File #: 2021-0286   
Type: Consent Calendar Item Status: Agenda Ready
File created: 4/20/2021 In control: General Services
On agenda: 4/20/2021 Final action:
Title: Update on the County Participation in PG&E Sustainable Solutions Program Energy Services and Self Generation Programs
Department or Agency Name(s): General Services
Attachments: 1. Summary Report, 2. AttA- DMV Project Spotlight April 2021.pdf, 3. AttB- SST IGA and Energy Master Plan timeline.pdf, 4. AttC -SST Fact Sheet 2019.pdf, 5. AttD- 2008 Comprehensive Energy Project Staff Report Summary.pdf

To: Sonoma County Board of Supervisors

Department or Agency Name(s): General Services Energy and Sustainability Division

Staff Name and Phone Number: Jane Elias, 707-565-6483

Vote Requirement: Majority

Supervisorial District(s): Countywide

 

Title:

Title

Update on the County Participation in PG&E Sustainable Solutions Program Energy Services and Self Generation Programs

End

 

Recommended Action:

Recommended action

A)                     Receive an informational update regarding the PG&E Sustainable Solutions Turnkey Program energy services contract.

B)                     Delegate authority to the General Services Department Director to enter into a not to exceed $300,000 contingency contract, in form approved by County Counsel, with PG&E’s Sustainable Solutions Turnkey Program for investment grade energy audits and master planning scopes of work.

C)                     Authorize application to and payment of the refundable application deposit with a not-to-exceed amount of $55,520 for the California Public Utilities Commission (CPUC) Self Generation Incentive Program (SGIP), for battery storage at the Los Guilicos Campus.

 

end

Executive Summary:

The General Services Department is actively working on initial steps that will leverage financing opportunities under two existing California Public Utilities Commission programs administered by PG&E. Both programs will help the county reduce the cost of operations and leverage our ability to achieve climate objectives defined in the recently adopted five year Strategic Plan.  The Sustainable Solutions Turnkey program and the Self Generation Incentive Program provide the means of financing comprehensive energy efficiency, water conservation, renewable power generation, and battery storage projects at County-owned properties. Participation in the incentive programs provides resources, subsidizes projects, and provides on-bill financing for projects that would otherwise require significant capital investment and staffing resources.

 

This item provides an informational update on the Sustainable Solutions Turnkey Program (SST) describing the scope of work, the return on investment, and proposed means of financing projects for future Board of Supervisors authorization. Delegated authority will allow the County to enter into a contract with PG&E for the initial phase of the SST program work performing energy audits in selected County facilities throughout the County’s real estate portfolio.

 

Prior Board action authorized the County’s participation in the Self Generation Incentive Program (SGIP). This item requests additional authorization to enroll the Los Guilicos Campus in the SGIP incentive program for a battery storage project. The battery storage project is a key component of the planned micro-grid for the Los Guilicos campus.

 

The recommended actions will enable the General Services Department to submit the funding applications and progress the initial scope of work consisting of energy audits, master plan drafting, and development of recommendations for the potential projects. No construction or any project implementation is being authorized by this item.

COLLECTED MATERIAL -
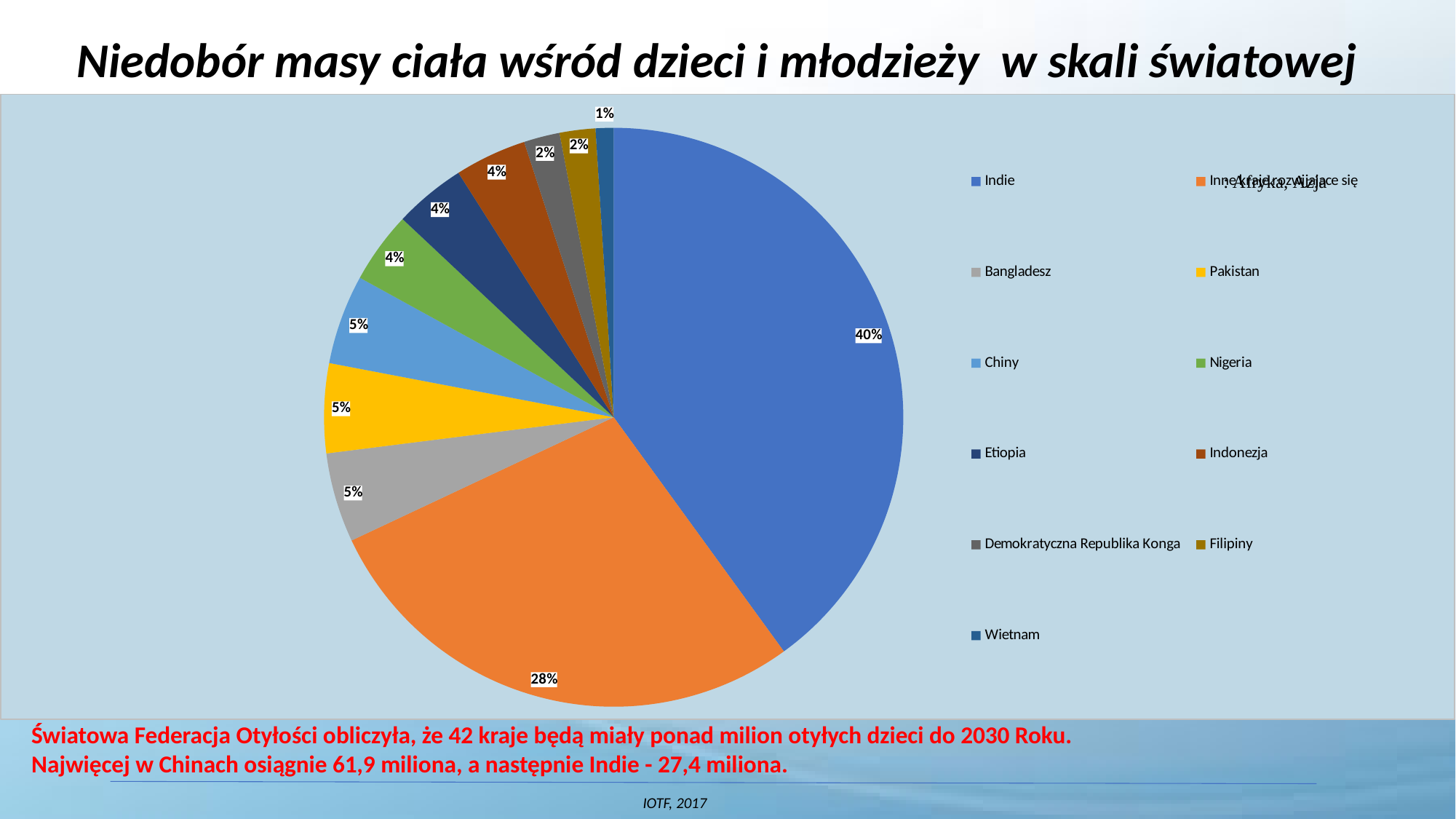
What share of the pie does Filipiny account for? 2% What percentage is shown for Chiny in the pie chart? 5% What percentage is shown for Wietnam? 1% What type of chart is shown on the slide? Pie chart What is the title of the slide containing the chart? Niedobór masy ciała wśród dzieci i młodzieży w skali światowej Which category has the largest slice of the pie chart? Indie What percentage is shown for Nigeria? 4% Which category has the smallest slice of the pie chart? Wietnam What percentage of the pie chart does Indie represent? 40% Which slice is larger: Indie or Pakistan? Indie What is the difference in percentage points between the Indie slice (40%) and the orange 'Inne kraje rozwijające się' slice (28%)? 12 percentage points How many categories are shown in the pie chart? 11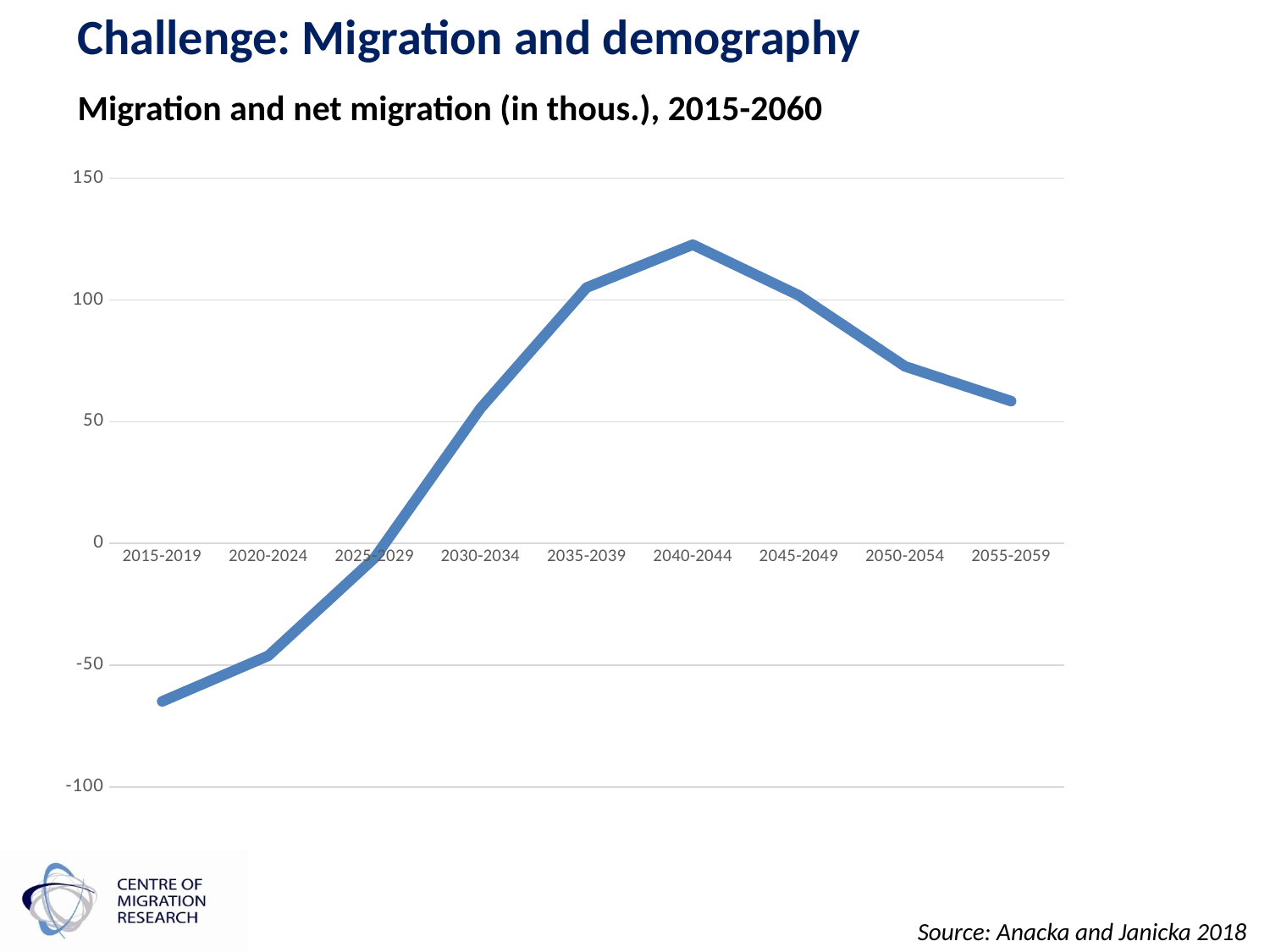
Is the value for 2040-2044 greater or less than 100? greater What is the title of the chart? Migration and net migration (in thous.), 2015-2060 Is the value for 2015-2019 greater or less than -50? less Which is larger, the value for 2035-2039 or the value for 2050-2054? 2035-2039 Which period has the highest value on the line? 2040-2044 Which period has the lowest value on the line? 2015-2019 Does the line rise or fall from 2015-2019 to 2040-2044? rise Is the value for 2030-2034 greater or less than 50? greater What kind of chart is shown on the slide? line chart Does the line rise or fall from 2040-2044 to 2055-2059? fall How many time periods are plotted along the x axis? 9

PROMPT 1 - According to the Sonoma County agenda item, how does taking part in the incentive programs help the county with its energy projects?
PROMPT 2 - In the Sonoma County agenda item, what is the not-to-exceed amount of the refundable application deposit for the Self Generation Incentive Program?
PROMPT 3 - Proceed with the Sonoma County agenda item, picking up after its final sentence.
The data shown here comes from a separate source, not from the agenda item.

RESPONSE BOX 1 - Participation provides resources, subsidizes projects, and offers on-bill financing. These are projects that would otherwise require significant capital investment and staffing resources.

RESPONSE BOX 2 - $55,520.

RESPONSE BOX 3 -
Discussion:

Sustainable Solutions Turnkey Program

Under the proposed delegated authority, the County will enter into a contract with PG&E for initial energy auditing services. The General Services Energy and Sustainability Division is in the process of drafting a Request for Proposal (RFP) that will be administered through the Pacific Gas and Electric Sustainable Solutions Turnkey (SST) program.  PG&E will issue the RFP, and then the County and PG&E will select from a stable of competitively-bid contractors to perform investment grade audits (IGA) in selected County facilities throughout the County’s real estate portfolio.

 

Following the solicitation process, through PG&E, the selected contractor will evaluate the building systems - insulation, windows, heating, ventilation, air conditioning, water heating, lighting, electrical systems and controls to better understand opportunities for increased energy efficiency, renewable power generation, battery storage, water conservation and resiliency improvements. The identified facility improvement opportunities will be analyzed to ensure an industry standard return on investment of twelve years or less. The list of improvements with their return on investment and GHG reduction potential will be brought back to the Board of Supervisors for consideration once the audits are completed.

 

Typically, audits identify a wide range of improvement opportunities. Each improvement will show a payback over time.  Viewed together multiple improvements across different buildings are bundled together into a package, and the return on investment is then spread across the package. Buildings selected for the audits will be considered with this strategy in mind.  Properties throughout the 2 million square foot portfolio will be considered. Buildings on the existing County Center campus will be evaluated with consideration for potential one year to twelve year payback investments in the justice and detention facilities anticipated to remain, and administrative buildings only to the extent that projects payback within 12 - 18 months.

 

General Services will work with the contractor to create an Energy Master Plan (EMP) for implementation of the identified projects. The EMP will serve as a roadmap for projects that will reduce greenhouse gases, building a more resilient infrastructure through back-up power and microgrid technology and achieve the goal of carbon neutrality. Both the identified project list and the Energy Master Plan will be brought to the Board of Supervisors for review and approval and a decision whether to initiate any particular projects. 

 

The SST program operates under an energy services program (ESCO) structure. The County’s contract with PG&E is for energy services with the scope of work defined in the proposed RFP. PG&E issues the RFP and selects the contractor with the County’s review and approval. In accordance with the law and the terms of the SST agreement with the County, PG&E’s contractors will comply with all applicable prevailing wage requirements and are compliant with all applicable state public works contracting provisions.

 

The program offers on-bill financing that can be used to pay for projects, including permits, fees and inspections, and amortize the initial costs of the investment grade audits. The on-bill financing provided through PG&E is made available through California Public Utility Commission’s public goods charges collected through gas and electric bills. On-bill financing offers the County a cost effective, no-money upfront, zero interest financing option to complete energy projects.  Utilizing this funding does not affect the County’s decision to use a Community Choice Aggregation electric offering.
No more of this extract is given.